▸ Extracted entries:
[start]

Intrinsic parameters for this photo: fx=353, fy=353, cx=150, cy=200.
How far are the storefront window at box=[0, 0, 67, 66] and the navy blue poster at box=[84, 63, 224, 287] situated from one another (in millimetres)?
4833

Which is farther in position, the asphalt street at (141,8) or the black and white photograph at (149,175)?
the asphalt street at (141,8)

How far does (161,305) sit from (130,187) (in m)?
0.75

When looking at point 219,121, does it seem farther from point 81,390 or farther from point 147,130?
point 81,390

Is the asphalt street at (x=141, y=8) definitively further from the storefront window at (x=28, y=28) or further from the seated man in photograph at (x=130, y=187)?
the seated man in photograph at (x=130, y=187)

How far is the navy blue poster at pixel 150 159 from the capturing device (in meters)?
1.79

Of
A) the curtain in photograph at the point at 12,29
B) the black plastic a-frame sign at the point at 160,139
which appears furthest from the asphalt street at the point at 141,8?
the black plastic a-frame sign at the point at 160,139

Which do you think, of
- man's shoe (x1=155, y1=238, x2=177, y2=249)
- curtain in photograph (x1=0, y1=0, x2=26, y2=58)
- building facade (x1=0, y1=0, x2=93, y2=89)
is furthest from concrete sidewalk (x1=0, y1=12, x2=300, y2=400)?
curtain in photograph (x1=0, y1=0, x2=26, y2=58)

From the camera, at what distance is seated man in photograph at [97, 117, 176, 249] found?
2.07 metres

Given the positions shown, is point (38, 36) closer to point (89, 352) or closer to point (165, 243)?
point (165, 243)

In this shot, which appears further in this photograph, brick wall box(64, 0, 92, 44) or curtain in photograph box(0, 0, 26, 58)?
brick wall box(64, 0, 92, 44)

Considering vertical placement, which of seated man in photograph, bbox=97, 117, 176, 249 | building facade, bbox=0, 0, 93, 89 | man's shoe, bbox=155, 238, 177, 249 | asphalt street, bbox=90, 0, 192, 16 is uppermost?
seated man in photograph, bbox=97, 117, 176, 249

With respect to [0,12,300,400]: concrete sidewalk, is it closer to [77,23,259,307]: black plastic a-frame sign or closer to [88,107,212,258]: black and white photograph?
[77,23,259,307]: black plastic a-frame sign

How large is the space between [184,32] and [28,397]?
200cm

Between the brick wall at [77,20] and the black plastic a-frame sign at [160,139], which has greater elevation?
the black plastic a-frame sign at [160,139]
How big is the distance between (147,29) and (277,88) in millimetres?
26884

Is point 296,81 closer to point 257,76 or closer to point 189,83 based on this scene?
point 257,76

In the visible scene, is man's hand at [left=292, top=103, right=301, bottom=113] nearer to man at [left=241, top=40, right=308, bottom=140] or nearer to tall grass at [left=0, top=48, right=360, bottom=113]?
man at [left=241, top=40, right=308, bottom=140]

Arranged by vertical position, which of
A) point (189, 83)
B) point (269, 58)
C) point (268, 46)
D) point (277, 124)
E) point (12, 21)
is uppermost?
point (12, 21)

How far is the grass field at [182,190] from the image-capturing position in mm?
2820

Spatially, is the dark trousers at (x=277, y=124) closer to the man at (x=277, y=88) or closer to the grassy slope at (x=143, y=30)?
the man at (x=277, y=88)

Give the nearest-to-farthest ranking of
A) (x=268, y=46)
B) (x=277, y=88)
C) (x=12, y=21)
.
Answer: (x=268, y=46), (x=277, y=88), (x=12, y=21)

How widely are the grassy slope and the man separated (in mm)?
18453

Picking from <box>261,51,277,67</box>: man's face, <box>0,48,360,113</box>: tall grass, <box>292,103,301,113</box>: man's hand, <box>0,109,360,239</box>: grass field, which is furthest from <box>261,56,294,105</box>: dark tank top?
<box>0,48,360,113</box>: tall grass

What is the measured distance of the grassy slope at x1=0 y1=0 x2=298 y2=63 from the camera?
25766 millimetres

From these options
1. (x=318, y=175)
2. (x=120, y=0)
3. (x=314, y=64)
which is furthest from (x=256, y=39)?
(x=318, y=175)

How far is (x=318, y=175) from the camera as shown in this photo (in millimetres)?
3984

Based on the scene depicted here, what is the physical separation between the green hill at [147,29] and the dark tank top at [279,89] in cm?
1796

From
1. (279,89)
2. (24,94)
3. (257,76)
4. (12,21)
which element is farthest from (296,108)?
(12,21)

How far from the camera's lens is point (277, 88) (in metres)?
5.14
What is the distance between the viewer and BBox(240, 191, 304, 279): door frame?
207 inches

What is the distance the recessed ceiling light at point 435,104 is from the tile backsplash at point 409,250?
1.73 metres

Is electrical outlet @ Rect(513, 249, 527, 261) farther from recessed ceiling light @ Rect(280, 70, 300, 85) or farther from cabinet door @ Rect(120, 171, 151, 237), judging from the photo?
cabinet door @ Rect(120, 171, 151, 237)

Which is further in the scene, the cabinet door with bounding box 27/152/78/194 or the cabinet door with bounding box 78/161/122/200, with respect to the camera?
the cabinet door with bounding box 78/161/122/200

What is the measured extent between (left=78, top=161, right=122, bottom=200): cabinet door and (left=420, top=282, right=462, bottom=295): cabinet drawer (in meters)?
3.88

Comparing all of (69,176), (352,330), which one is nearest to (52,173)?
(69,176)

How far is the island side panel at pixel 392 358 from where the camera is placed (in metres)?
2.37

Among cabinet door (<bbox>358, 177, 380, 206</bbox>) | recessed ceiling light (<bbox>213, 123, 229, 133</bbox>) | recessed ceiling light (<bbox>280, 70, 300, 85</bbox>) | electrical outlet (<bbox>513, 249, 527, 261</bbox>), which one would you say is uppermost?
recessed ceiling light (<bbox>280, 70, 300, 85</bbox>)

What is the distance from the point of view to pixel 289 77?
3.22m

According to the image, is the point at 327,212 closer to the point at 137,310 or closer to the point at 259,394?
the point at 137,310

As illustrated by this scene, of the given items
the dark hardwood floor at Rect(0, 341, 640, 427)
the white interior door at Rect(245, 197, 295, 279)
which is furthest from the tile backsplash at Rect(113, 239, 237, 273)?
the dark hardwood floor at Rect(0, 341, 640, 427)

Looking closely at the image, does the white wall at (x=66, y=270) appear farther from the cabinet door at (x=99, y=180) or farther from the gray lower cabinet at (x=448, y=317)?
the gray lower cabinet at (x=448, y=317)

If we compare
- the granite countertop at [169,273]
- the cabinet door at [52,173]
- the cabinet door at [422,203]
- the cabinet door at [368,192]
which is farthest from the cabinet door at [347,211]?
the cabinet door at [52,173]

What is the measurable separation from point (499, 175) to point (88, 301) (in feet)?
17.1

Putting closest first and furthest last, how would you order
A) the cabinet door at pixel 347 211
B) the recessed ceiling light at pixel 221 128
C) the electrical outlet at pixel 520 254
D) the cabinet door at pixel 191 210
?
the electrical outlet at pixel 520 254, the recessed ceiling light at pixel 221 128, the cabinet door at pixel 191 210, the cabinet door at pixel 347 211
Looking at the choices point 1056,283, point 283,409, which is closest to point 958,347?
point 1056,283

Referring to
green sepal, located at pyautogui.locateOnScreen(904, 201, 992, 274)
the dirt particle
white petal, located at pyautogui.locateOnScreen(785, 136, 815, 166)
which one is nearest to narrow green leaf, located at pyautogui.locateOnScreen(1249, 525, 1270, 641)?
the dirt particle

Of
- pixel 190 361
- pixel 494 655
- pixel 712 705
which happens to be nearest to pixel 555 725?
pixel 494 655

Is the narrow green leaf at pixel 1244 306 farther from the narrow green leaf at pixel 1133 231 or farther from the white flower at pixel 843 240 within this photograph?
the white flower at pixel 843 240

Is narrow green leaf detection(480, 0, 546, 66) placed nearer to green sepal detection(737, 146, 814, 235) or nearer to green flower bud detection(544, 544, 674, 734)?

[end]

▸ What is required:
Set down everything in the material from the line containing "What is the distance between" down to the line containing "1.73 metres", both included, without changing a character.

▸ Finished exercise:
What is the distance between the viewer and BBox(240, 191, 304, 279): door frame?
207 inches

What is the distance the recessed ceiling light at point 435,104 is from the tile backsplash at point 409,250?
1.73 metres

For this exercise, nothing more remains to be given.